Recently, on March 8, 2020, when looking to photograph dolphins, I witnessed another instance of a dolphin being poached in the same Jotkasturi area. That afternoon, I saw a fisherman scaling off a Ganges Dolphin’s skin and body fat with a sharp cutter and putting the parts in a tin container. The poached dolphin was a sub-adult female (measuring 3.33 feet and about 25 kg). I gathered a few local farmers and did not allow the fisherman to leave with the dolphin’s body parts, and took pictures as evidence. I called the DFO Mrs. Anshu Jadhav IFS, asking for help from the Forest Department (Kaliachak-2 Range). The carcass was soon handed over to Range Officer Mr. Dipak Mandal. The doctor who subsequently conducted the post-mortem reported that the dolphin had died from strangulation after getting entangled in the gillnet.

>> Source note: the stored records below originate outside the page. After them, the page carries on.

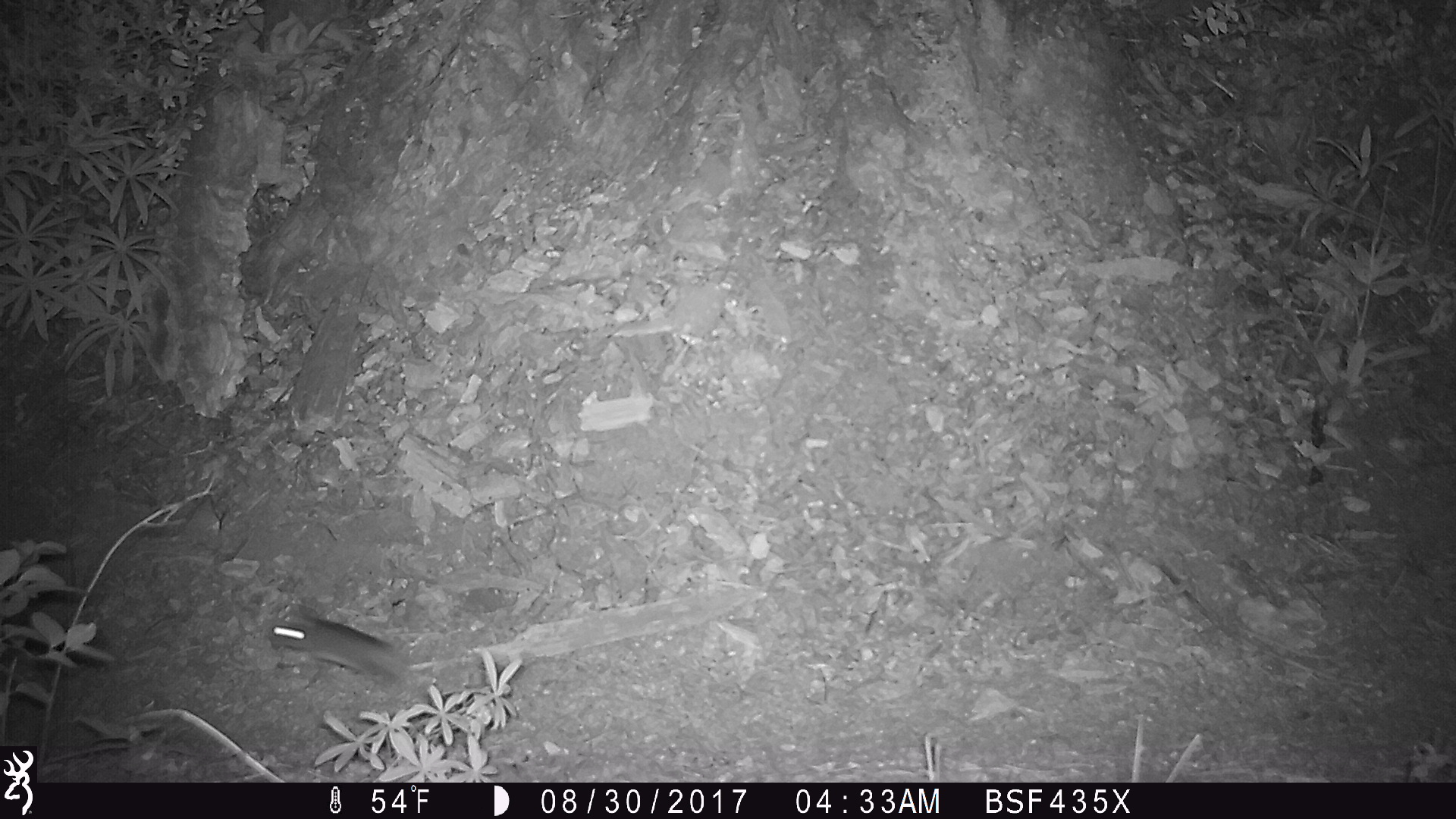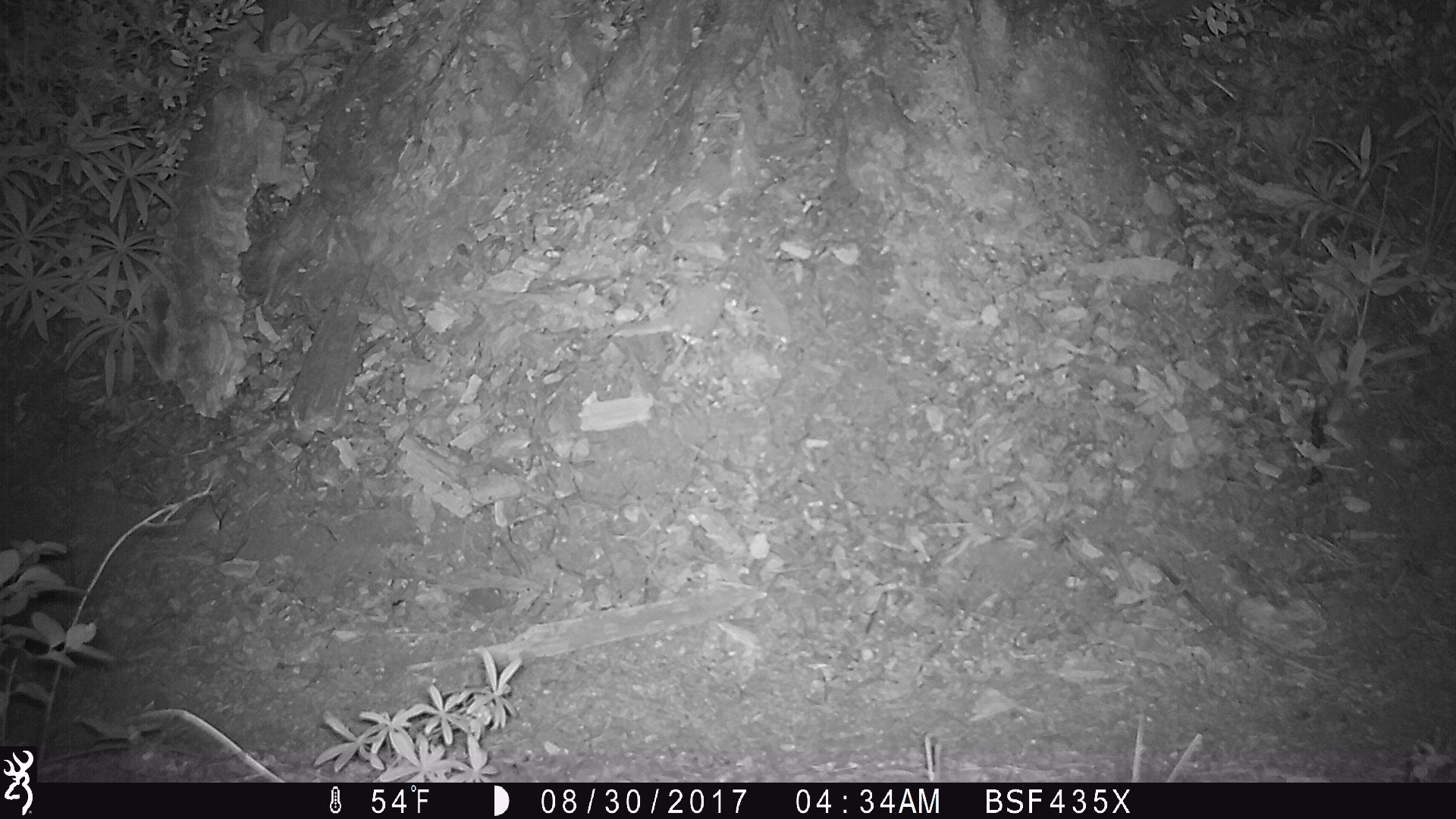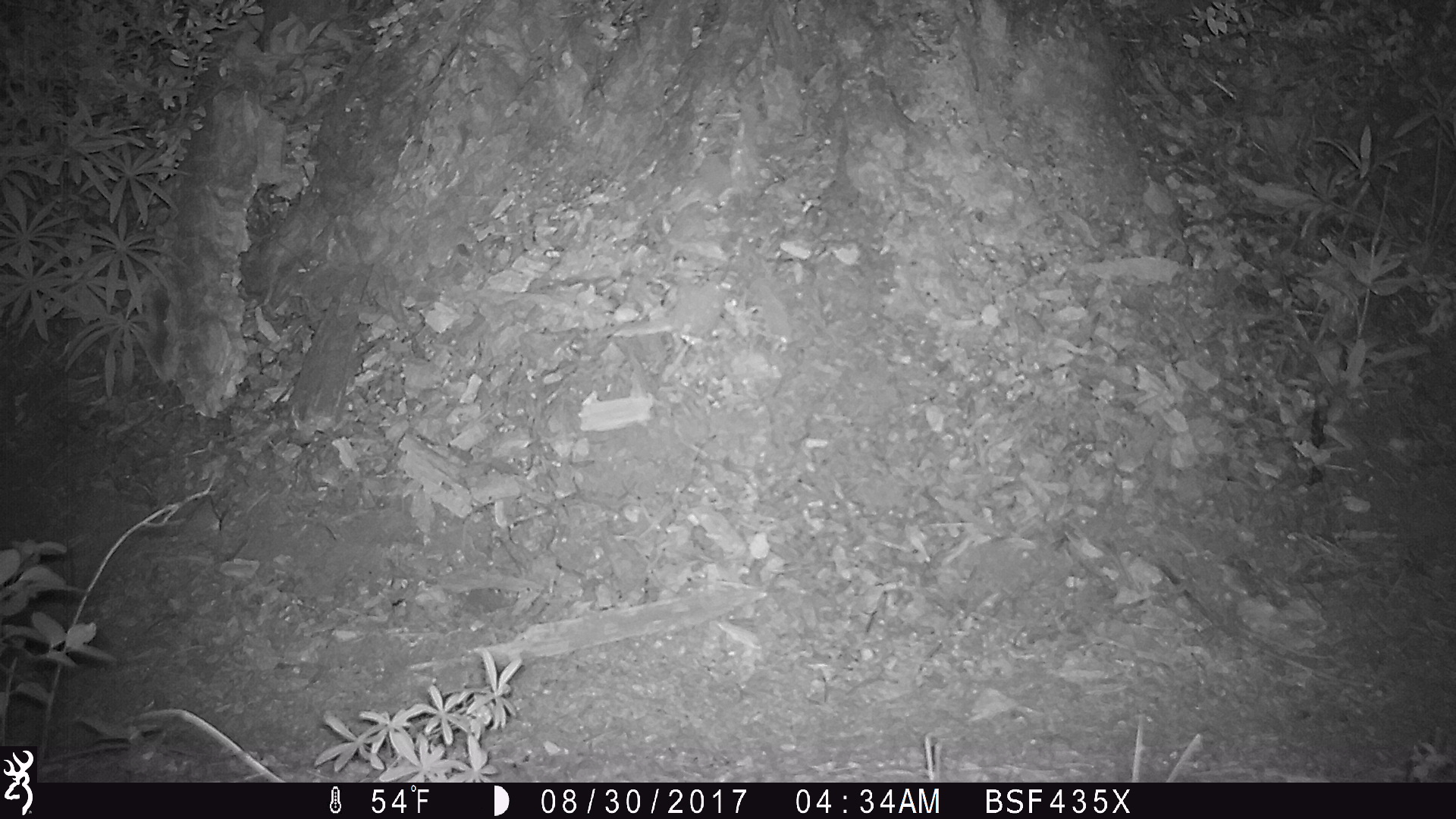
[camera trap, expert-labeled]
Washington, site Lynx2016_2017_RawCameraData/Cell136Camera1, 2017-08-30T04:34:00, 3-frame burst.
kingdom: Animalia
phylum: Chordata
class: Mammalia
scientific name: Mammalia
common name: small mammal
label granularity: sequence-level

Later we lodged a complaint (FIR) with the Mothabari police station through my NGO Green Peoples India. From the narratives of the two accused fishermen (father and son), it was clear that the dolphin was entangled in their net and then they carried the carcass to a less-visited area to chop the fat and salvage the skin. The killing seemed to be well-planned and with the purpose of using the oil (fat) as fish-bait. They indicated that they wanted to collect the dolphin’s body fat, which accumulates as oil in the container after a few days. They would then use the oil to wet their gillnets to attract and get good catches of the catfish Clupisoma garua, and other species. Locals believe that the dolphin’s oil might be good for relieving body pain. Local poachers are known to deliberately catch dolphins in nets to sell them locally. We have learnt of a few more incidents in the last 10 months from the same area.
There is a strong need for regular monitoring by the Forest Department, take action against such poaching, and prevention of accidental bycatch and mortality of the Ganges River Dolphins, along with regular awareness programs which we plan to conduct also. Without such activities, the decline of this endangered species in West Bengal will continue unabated and put the species at further risk.
I thank Nachiket Kelkar (Member, IUCN Cetacean Specialist Group) for helping me compile the information to write this note.
Additional inputs from Dr. Shailendra Singh, aquatic wildlife biologist, and director, Turtle Survival Alliance (TSA):
The Gangetic River Dolphin above and below Farakkha barrage on the Ganges in Bihar and West Bengal are killed intentionally for fat in addition to bycatch mortality in nylon fishing nets and later taken into the illegal blubber trade. The baseline mortality with season (apparently winters) is yet to be determined. This needs a comprehensive species and (fishing) community surveys on an urgent basis to design conservation interventions and bring the issue to the notice of the government.